> [Source extract]:
▼

Now add in hyperactive emotions. I was misdiagnosed with bipolar disorder and medicated (and that’s serious-shit meds) for five years. Mostly because no one was looking at the bigger picture, they were only looking at a small part of it. In ADHD, hyperactive emotions are what some people describe as “she goes from 0-100 like that”. Although IRL you’ve probably been sat at 99 for so long it’s become normal.
Yeah, and then I’m back down from 100 again 10 minutes later and trying to pick up the pieces. The “H” in ADHD is literally all about this. Hyperactive isn’t just bouncing on a trampoline like a Duracell bunny. It’s how that turns in on itself soon after, so you get negative moods. Impatience. You want everything to happen now, as soon as you’ve thought of it. Stress. Frustration. Snapping at someone then instantly regretting it.
This is the part that burns bridges. It scares me when I get like this. It scares me to talk about it because I know some people will make shitty remarks about it and use it to invalidate how I feel about stuff. That’s what they did when I had a bipolar diagnosis. But then, even talking about this will make some people judge me, and I know that. “Oh look, she’s got another mental health diagnosis. She’s such a hypochondriac. She’s always ill. She’s just like her mother.”

▲

> [What is expected]: In the passage about ADHD, for how long was the writer medicated after being misdiagnosed with bipolar disorder?

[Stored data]
▼

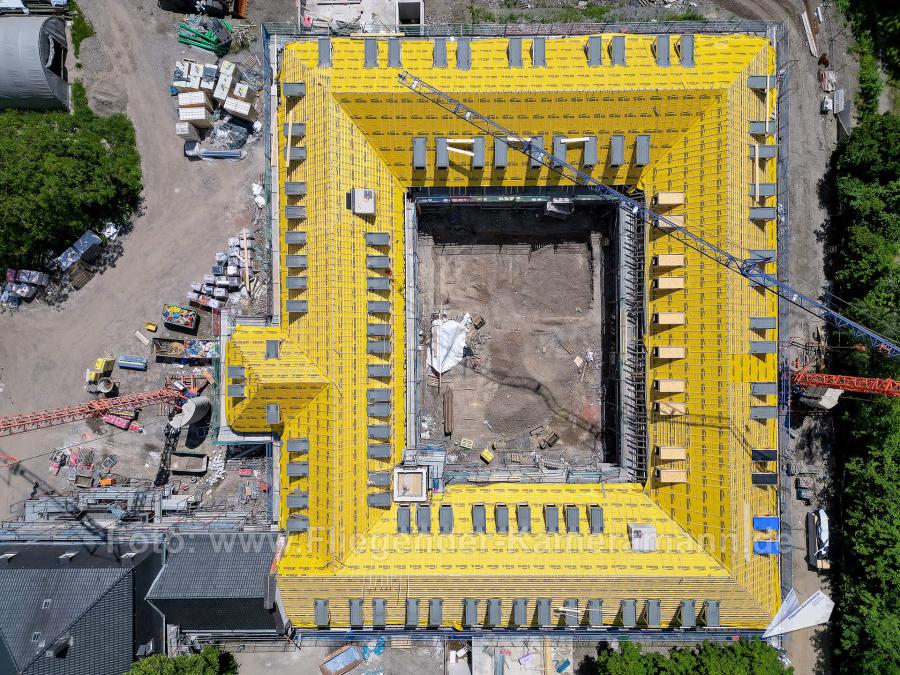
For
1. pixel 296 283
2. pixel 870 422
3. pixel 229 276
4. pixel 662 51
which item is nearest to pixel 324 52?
pixel 296 283

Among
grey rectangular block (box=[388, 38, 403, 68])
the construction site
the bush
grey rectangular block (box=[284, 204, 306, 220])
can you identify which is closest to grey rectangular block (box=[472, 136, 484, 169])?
the construction site

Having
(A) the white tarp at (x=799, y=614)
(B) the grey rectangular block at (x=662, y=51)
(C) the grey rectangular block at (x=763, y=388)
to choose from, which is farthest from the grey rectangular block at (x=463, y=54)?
(A) the white tarp at (x=799, y=614)

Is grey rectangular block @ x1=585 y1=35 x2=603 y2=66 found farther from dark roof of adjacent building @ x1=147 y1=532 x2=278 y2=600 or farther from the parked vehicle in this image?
the parked vehicle

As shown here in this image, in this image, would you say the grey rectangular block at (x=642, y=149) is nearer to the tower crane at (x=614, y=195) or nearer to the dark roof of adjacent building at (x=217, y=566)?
the tower crane at (x=614, y=195)

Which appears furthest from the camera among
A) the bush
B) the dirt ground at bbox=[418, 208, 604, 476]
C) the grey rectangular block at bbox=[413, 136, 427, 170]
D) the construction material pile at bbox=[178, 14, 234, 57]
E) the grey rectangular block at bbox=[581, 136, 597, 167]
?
the dirt ground at bbox=[418, 208, 604, 476]

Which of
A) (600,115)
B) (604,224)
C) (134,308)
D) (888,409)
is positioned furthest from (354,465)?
(888,409)

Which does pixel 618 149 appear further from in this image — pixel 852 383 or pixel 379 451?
pixel 379 451

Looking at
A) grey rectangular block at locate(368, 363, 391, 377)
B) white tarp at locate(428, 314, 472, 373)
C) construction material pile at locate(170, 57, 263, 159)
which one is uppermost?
construction material pile at locate(170, 57, 263, 159)
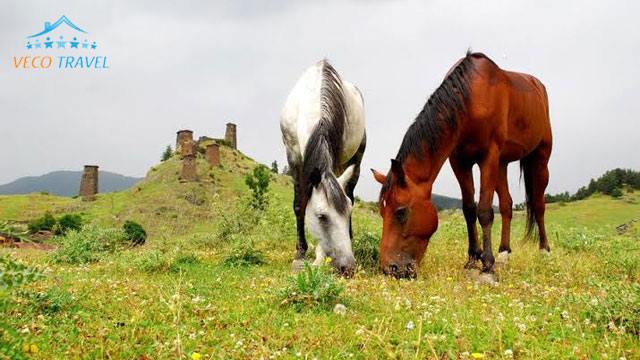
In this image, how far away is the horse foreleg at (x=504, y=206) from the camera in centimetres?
828

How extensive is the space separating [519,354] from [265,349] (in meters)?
1.84

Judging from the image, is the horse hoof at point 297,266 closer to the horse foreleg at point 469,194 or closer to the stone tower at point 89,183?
the horse foreleg at point 469,194

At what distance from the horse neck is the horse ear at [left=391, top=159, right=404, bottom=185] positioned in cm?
23

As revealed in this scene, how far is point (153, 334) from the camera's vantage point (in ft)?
12.2

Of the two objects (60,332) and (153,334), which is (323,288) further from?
(60,332)

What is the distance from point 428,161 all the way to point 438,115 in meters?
0.71

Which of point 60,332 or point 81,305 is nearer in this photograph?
point 60,332

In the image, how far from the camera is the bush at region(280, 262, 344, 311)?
4.68 metres

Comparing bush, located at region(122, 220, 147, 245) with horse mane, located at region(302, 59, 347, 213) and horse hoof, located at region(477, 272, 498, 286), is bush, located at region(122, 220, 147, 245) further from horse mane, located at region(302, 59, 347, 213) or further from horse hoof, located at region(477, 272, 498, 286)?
horse hoof, located at region(477, 272, 498, 286)

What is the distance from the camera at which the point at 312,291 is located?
4746mm

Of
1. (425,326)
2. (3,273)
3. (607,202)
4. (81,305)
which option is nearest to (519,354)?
(425,326)

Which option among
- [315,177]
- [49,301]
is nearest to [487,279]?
[315,177]

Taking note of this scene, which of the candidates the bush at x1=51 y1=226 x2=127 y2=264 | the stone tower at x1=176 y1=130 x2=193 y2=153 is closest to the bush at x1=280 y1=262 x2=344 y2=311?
the bush at x1=51 y1=226 x2=127 y2=264

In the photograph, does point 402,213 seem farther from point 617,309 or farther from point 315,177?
point 617,309
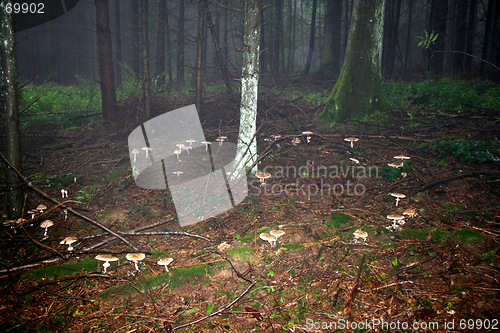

▲

> [Result of this exercise]: Five years.